16. Indemnity. Customer shall defend, indemnify and hold the Company and its directors, officers, shareholders, employees, agents, contractors and affiliates subcontractors harmless from any and all liabilities (including without limitation, reasonable attorneys’ and other consultants’ fees and any lien or security interest filed against the Equipment), arising out of, connected with, or resulting from the Customer’s rental or use of the Equipment, howsoever caused and regardless of negligence or fault of the Company. Customer shall further indemnify and hold the Company harmless from all loss or damage to the Equipment. Customer recognizes and agrees that included in this indemnity provision, without limitation, is the Customer’s assumption of any and all liability for injury, disability, death or property damage caused directly or indirectly by the operaon, use, control, handling or transportation of the Equipment.
17. Payment, Interest and Legal Fees. Terms are cash, net 30 days, provided however, the Company may at any time demand payment on or before delivery. Payment shall be made at the Company’s main office in Red Deer, Alberta. Interest will be charged on accounts which are 30 days past due at the rate of one and a half percent (1½%) per month (18% per annum) or the maximum rate allowed by law, whichever is less. If the Company places said delinquent account with a lawyer or collection agency, Customer shall pay in addition to the amount owed, reasonable legal or agent’s fees incurred by the Company.

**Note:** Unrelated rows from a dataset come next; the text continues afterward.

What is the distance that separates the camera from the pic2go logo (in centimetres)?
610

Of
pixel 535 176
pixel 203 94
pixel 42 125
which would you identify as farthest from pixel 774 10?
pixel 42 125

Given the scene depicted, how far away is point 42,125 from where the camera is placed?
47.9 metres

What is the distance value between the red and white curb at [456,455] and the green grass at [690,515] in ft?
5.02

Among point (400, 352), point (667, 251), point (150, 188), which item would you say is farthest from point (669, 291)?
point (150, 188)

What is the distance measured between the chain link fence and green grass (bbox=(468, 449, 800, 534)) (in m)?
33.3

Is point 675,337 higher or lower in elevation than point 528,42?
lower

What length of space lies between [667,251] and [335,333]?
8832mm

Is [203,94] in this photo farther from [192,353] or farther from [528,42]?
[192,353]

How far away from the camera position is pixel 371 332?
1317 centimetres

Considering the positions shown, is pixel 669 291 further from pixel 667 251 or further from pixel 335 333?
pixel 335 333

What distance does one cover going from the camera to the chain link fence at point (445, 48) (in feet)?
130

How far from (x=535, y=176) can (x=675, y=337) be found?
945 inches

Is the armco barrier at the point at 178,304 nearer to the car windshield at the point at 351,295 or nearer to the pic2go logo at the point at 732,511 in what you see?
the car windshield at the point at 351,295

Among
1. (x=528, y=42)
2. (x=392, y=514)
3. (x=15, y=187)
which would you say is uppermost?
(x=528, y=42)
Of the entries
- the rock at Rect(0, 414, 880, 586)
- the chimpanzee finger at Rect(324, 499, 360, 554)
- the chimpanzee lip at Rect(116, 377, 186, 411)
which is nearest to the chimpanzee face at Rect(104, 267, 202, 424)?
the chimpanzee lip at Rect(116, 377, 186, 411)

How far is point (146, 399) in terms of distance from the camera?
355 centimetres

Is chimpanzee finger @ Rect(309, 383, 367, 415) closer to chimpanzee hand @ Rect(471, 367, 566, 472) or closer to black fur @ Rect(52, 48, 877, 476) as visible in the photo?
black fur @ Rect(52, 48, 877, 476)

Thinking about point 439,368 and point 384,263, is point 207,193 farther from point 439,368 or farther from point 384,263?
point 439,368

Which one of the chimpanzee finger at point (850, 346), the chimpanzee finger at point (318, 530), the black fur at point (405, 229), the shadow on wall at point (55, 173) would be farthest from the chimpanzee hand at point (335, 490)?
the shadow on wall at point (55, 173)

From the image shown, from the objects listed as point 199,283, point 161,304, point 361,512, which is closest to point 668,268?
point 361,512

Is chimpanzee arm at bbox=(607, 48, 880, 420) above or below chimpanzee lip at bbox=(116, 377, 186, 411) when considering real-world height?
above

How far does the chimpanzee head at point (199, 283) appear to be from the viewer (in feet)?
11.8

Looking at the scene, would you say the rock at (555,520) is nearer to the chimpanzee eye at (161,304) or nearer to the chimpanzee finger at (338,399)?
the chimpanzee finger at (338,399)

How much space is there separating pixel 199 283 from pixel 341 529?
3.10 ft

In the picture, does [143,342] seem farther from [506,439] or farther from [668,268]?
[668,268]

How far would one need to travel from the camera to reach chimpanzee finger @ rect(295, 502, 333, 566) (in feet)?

18. General (a) Choice of law. The agreement formed hereby and the terms hereof shall be governed by and construed in accordance with the laws of the Province of Alberta, Canada. If any provision hereof is held by a Court to be illegal or invalid or invalid or in conflict with any law, the validity of the remaining provisions shall not be affected; (b) Assignment and Sublease. Customer shall not assign, sublease or otherwise transfer this rental agreement, in whole or in part, without the prior written consent of the Company; (c) Headings. The captions and headings of the articles in this Agreement are for convenience of reference only and shall not be interpreted or construed so as to limit in any way or to change the subject mater of any part of this Agreement; (d) Waiver. No delay in exercising, or failure to exercise, any right or remedy accruing to the Company under this Agreement will impair or waive such right or remedy, nor will a waiver of any single breach by the Company be deemed a waiver of any other prior, subsequent or concurrent breach. Any waiver, permit, consent or approval n the part of the Company in respect of this Rental Contract must be in writing and shall have the effect only to the extent specifically set forth in such writing; (e) Time of Essence. Time shall be of the essence in this Rental Contract; (f) Severability. The invalidity or unenforceability of any provision of this Rental Contract shall not affect the validity or enforceability of any other provision of this Rental Contract; (g) Counterparts. This Rental Contract may be executed and delivered by the parties in counterparts and by facsimile or other electronic means and shall together constitute one and the same agreement.